**What you should do:** Once a line is found to contain "frames", copy it out of the listing.

**Source data:**

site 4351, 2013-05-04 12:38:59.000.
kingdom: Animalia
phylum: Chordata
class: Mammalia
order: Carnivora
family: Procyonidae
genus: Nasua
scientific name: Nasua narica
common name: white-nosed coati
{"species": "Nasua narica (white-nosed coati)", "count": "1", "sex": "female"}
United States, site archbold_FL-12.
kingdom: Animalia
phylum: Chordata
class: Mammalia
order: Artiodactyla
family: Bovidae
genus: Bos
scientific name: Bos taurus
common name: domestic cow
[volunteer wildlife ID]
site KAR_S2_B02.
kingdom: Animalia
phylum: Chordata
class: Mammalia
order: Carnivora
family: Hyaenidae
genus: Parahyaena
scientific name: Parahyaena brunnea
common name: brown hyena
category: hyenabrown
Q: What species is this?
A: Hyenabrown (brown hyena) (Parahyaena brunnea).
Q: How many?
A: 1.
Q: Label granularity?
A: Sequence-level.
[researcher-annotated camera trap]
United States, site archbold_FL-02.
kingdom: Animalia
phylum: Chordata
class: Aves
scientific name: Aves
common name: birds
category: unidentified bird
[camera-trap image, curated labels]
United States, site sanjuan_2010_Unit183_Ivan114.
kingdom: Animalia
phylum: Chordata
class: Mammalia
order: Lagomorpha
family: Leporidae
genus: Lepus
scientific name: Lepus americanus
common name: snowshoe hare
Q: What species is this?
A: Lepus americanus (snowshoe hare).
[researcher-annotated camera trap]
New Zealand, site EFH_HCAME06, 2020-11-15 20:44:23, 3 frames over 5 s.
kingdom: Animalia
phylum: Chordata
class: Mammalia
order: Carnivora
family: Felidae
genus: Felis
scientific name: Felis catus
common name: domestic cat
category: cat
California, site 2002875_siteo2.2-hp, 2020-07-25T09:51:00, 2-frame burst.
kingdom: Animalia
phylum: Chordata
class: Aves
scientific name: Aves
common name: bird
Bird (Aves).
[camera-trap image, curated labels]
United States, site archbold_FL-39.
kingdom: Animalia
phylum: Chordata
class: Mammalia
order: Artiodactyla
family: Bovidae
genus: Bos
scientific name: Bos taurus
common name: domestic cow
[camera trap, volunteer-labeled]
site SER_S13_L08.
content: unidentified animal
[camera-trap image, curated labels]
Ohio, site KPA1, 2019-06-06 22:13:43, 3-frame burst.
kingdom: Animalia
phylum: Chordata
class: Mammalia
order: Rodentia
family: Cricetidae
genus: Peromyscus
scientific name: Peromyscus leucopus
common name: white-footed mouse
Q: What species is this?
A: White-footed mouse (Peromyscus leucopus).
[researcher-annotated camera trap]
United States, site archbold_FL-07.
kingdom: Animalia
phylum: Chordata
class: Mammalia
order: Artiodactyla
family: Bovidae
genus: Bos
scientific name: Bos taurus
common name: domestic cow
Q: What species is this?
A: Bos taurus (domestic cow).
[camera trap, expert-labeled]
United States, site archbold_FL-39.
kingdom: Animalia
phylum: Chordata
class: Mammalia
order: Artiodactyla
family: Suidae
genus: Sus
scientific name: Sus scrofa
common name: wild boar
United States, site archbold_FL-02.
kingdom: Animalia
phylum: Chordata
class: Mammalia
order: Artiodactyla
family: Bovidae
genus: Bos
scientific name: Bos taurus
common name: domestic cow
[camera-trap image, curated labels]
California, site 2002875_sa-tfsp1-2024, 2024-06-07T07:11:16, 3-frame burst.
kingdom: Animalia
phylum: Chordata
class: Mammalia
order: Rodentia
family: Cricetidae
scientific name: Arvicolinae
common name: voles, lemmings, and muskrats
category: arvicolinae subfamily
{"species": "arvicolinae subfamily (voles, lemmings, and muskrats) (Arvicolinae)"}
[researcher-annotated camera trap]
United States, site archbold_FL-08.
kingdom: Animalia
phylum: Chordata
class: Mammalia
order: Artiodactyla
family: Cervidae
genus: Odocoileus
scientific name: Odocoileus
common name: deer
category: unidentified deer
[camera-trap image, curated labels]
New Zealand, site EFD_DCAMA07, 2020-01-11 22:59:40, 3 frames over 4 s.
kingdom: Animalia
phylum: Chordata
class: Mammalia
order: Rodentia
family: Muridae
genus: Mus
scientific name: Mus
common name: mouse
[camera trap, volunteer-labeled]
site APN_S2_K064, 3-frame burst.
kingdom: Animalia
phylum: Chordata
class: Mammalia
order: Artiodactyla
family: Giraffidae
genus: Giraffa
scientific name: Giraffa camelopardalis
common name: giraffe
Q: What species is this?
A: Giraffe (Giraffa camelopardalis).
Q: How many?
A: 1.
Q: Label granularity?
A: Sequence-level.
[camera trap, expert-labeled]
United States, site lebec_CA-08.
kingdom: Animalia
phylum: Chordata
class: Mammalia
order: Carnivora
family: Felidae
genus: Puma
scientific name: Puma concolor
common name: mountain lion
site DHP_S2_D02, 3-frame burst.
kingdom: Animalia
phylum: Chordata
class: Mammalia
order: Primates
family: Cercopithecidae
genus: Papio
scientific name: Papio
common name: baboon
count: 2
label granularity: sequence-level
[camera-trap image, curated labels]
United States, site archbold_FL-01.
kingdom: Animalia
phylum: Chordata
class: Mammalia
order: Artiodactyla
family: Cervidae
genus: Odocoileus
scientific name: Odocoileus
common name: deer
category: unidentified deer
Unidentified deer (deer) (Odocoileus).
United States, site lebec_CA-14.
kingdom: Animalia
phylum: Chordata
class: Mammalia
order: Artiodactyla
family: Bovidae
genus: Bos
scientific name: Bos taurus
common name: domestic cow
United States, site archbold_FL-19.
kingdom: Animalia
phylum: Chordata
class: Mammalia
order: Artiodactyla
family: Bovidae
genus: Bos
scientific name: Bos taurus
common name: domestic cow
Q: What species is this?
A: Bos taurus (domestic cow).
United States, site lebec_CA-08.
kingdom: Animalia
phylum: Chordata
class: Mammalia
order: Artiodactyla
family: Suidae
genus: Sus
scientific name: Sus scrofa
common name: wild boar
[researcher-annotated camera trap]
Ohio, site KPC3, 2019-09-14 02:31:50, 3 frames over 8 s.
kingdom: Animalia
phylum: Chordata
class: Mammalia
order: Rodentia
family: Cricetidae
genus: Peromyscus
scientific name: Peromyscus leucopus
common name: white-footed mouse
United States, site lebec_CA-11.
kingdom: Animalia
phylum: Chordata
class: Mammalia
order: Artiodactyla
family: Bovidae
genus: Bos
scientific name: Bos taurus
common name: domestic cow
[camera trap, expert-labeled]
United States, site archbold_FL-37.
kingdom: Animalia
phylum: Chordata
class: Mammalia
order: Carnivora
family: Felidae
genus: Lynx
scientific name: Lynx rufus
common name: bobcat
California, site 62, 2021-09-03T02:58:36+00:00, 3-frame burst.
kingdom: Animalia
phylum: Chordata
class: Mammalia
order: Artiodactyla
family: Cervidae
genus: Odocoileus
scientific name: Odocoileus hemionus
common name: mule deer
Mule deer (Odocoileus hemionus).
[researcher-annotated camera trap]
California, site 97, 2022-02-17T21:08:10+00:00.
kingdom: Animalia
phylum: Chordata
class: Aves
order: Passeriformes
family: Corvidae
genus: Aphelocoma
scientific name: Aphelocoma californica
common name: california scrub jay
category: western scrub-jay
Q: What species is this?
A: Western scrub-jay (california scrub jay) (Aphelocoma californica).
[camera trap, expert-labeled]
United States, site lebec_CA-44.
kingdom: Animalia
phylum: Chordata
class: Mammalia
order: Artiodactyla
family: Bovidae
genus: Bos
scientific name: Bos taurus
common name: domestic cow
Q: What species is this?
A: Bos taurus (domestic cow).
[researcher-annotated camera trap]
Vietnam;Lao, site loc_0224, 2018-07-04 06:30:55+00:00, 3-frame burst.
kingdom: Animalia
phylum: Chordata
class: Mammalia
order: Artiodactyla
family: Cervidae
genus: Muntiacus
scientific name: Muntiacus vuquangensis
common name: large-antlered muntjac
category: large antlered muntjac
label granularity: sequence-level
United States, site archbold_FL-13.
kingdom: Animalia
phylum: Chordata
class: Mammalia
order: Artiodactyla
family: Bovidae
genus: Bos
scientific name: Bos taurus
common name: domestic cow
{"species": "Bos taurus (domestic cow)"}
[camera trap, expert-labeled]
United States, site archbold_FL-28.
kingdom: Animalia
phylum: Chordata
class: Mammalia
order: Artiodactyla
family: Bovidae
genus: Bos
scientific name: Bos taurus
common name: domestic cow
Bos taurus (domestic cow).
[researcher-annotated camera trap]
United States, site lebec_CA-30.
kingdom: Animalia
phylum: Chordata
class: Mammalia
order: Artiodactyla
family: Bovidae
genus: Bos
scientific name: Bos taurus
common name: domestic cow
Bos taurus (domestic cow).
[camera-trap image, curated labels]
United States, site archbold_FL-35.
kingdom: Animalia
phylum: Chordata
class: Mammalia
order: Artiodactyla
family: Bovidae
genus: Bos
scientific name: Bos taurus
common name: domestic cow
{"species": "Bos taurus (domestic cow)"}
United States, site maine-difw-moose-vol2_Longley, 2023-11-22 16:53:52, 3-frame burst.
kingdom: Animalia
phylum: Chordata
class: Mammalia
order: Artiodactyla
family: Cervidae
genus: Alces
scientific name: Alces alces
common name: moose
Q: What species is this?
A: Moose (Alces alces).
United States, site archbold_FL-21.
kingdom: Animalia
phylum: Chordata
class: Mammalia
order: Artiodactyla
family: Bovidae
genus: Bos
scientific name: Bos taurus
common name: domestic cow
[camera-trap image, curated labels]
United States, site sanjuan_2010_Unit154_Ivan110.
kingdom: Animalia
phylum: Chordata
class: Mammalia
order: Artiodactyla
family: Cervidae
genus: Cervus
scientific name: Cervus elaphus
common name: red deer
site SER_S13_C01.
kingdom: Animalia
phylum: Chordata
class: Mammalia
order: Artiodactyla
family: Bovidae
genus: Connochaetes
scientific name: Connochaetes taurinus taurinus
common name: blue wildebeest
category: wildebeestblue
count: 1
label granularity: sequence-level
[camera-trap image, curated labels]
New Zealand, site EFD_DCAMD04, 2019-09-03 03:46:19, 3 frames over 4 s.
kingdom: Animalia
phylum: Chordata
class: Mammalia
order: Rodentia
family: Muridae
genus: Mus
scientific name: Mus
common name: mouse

**Answer to this problem:**
New Zealand, site EFH_HCAME06, 2020-11-15 20:44:23, 3 frames over 5 s.
New Zealand, site EFD_DCAMA07, 2020-01-11 22:59:40, 3 frames over 4 s.
Ohio, site KPC3, 2019-09-14 02:31:50, 3 frames over 8 s.
New Zealand, site EFD_DCAMD04, 2019-09-03 03:46:19, 3 frames over 4 s.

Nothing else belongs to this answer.